- | 8:00 am
Did OpenAI’s GPT-4 really pass the bar exam?
The large language model’s claims of a top 10% score may have been relative to test-takers who had already failed the exam at least once, according to an MIT researcher.
“GPT-4 exhibits human-level performance on various professional and academic benchmarks, including passing a simulated bar exam with a score around the top 10% of test takers.” So reads a paper released by OpenAI last year through the open-access repository ArXiv, about the company’s latest GPT-4 large language model.
OpenAI’s claim was based on a 2023 study in which a group of researchers led by Illinois Tech’s Chicago-Kent College of Law professor Daniel Martin Katz administered the Uniform Bar Exam to GPT-4. In their tests, the results of which were published in another repository called Social Science Research Network (SSRN), GPT-4 scored an impressive 297 out of 400 on the bar exam. (Minimum passing scores vary by state and range from 260 to 272.)
But new research by Massachusetts Institute of Technology PhD candidate Eric Martínez suggests both the characterization, and the model’s actual score, may have been misleading.
Martínez, who earned his law degree at Harvard, says that the 90th-percentile figure was relative to a pool that is “heavily skewed” toward repeat test-takers who had already failed the exam one or more times in the past. That’s a significantly lower-performing group than the general population of people who took the exam, writes Martínez in a paper of his own, published over the weekend in the journal Artificial Intelligence and Law.
But bar exam results are not released as percentile scores relative to other test-takers, and Katz et al. didn’t report their results as a relative percentile. Martínez implies that OpenAI may have inferred the “top 10%” (or 90th percentile) number itself.
Martínez finds that GPT-4’s score relative to all test-takers was below the 69th percentile, and around the 48th percentile for the essay section. When compared against the results of people who passed the exam on the first try, GPT-4’s scores drop to the 48th percentile for the whole test, and to the 15th percentile on the essay section.
After noticing the surprising improvement of GPT-4 on the bar exam compared to GPT-3.5, Martínez administered the bar exam to GPT-4 again. He reports successfully replicating the SSRN exam score of 297 for GPT-4, but he calls out “several methodological issues” with the way Katz and his colleagues graded the exam.

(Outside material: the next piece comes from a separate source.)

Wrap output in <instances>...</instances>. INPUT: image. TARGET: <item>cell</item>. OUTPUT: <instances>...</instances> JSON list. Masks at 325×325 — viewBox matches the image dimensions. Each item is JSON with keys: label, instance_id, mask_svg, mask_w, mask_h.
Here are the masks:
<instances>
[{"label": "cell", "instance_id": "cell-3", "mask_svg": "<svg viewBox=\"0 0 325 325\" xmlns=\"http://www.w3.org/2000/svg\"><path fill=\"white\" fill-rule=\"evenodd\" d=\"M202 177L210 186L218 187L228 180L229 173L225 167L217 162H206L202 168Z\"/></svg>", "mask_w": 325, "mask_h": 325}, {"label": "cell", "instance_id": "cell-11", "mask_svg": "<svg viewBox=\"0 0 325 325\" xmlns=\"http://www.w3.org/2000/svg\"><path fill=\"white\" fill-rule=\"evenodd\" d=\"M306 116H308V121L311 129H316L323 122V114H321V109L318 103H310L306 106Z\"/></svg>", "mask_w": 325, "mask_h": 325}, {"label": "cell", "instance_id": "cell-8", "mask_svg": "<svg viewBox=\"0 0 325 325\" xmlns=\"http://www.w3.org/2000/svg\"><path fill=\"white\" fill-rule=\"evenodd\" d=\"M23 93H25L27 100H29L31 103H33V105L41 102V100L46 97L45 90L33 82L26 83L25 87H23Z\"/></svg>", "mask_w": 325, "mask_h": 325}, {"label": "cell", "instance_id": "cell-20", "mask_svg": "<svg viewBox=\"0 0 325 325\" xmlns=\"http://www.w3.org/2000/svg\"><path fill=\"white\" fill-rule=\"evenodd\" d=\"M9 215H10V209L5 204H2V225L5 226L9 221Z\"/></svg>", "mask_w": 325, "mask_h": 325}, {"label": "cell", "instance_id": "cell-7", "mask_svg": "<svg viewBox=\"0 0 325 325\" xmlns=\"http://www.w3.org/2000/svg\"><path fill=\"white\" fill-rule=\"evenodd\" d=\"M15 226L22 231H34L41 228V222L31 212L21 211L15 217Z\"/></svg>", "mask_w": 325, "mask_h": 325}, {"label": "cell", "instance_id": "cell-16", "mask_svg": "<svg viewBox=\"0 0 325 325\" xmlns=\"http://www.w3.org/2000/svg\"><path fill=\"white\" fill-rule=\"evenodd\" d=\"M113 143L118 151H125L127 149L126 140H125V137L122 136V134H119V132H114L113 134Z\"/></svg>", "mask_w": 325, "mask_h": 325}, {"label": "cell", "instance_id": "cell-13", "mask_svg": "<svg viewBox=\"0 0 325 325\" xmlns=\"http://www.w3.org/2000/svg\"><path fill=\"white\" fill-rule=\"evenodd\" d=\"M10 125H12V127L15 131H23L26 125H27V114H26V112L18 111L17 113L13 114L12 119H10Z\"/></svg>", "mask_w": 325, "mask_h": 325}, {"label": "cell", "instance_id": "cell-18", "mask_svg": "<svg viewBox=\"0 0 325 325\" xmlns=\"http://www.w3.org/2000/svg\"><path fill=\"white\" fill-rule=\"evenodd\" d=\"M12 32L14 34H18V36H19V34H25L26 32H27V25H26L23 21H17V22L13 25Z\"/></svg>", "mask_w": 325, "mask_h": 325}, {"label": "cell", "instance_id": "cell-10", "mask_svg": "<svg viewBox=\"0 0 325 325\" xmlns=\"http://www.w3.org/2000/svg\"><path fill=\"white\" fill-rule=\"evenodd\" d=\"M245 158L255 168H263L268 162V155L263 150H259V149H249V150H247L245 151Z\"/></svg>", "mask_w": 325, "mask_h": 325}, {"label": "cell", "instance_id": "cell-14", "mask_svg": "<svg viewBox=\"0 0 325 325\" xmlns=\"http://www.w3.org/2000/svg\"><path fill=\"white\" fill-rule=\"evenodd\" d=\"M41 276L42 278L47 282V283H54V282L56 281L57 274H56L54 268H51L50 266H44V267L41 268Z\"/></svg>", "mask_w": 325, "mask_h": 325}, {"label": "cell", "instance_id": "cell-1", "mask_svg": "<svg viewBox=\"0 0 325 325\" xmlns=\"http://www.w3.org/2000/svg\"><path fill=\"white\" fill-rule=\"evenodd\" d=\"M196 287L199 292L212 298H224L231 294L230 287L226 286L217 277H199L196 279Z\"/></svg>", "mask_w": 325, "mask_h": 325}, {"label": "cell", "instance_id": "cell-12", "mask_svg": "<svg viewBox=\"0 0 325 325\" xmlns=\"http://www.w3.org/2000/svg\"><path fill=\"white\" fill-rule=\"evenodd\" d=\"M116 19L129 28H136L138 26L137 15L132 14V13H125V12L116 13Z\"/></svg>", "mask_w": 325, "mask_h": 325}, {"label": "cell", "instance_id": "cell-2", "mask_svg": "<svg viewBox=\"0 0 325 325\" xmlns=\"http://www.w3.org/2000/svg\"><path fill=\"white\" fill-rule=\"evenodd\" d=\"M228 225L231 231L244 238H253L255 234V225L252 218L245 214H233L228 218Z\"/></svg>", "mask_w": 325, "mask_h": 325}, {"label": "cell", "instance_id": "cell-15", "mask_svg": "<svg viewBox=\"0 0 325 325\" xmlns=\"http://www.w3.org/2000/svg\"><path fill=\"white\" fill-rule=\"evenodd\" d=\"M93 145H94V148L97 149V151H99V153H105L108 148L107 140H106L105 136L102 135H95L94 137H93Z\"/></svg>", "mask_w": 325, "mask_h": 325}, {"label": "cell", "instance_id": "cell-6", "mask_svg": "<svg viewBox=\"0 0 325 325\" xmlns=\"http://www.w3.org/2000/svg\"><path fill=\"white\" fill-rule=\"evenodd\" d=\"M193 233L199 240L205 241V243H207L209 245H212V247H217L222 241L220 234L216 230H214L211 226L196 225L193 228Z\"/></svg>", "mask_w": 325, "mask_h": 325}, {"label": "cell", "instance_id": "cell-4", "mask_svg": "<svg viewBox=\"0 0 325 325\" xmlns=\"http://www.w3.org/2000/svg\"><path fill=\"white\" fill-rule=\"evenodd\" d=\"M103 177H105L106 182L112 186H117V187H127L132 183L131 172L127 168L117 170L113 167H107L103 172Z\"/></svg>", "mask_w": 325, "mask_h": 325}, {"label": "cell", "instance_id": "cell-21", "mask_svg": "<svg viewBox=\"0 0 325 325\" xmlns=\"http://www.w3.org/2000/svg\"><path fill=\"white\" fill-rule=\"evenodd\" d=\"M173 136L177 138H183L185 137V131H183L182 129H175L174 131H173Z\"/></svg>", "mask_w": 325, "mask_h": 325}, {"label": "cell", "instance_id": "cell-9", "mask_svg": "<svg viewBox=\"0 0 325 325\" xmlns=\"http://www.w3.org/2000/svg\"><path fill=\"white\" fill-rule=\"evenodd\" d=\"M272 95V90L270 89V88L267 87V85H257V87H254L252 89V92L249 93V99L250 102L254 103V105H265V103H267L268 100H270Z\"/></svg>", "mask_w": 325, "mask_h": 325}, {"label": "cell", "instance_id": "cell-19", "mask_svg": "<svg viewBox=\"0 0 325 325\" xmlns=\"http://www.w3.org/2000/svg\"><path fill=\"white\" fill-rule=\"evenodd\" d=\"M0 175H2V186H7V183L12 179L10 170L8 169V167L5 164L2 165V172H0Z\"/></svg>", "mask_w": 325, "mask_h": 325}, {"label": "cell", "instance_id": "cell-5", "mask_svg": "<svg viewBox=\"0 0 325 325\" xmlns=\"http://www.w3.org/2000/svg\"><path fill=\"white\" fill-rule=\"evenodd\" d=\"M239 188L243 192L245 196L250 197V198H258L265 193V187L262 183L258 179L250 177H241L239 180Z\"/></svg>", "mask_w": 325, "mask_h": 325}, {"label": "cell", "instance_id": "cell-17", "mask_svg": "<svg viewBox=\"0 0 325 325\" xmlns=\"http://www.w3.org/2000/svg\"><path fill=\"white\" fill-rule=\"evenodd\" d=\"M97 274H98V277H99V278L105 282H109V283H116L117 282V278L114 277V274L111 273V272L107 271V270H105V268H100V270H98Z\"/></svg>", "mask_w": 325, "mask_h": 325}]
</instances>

Katz’s team did not use essay grading guidelines provided by the organization that created the bar exam, the National Conference of Bar Examiners (NCBE), Martínez writes in Artificial Intelligence and Law. Instead, they graded the model’s essay responses by comparing them to “good answers” from test-takers in Maryland. Martínez points out that the NCBE mandates that bar exam graders be trained in bar exam grading. While some of the Katz researchers are lawyers, none had been formally trained in grading bar exams.
The bar exam is a test designed to measure a human person’s fitness for practicing law. Martínez suggests that OpenAI’s GPT-4 exam results may convey a false confidence in AI to the legal world. “Taken together, these findings carry timely insights for the desirability and feasibility of outsourcing legally relevant tasks to AI models,” Martínez concludes.
Martínez did not immediately respond to a request for comment, nor did OpenAI.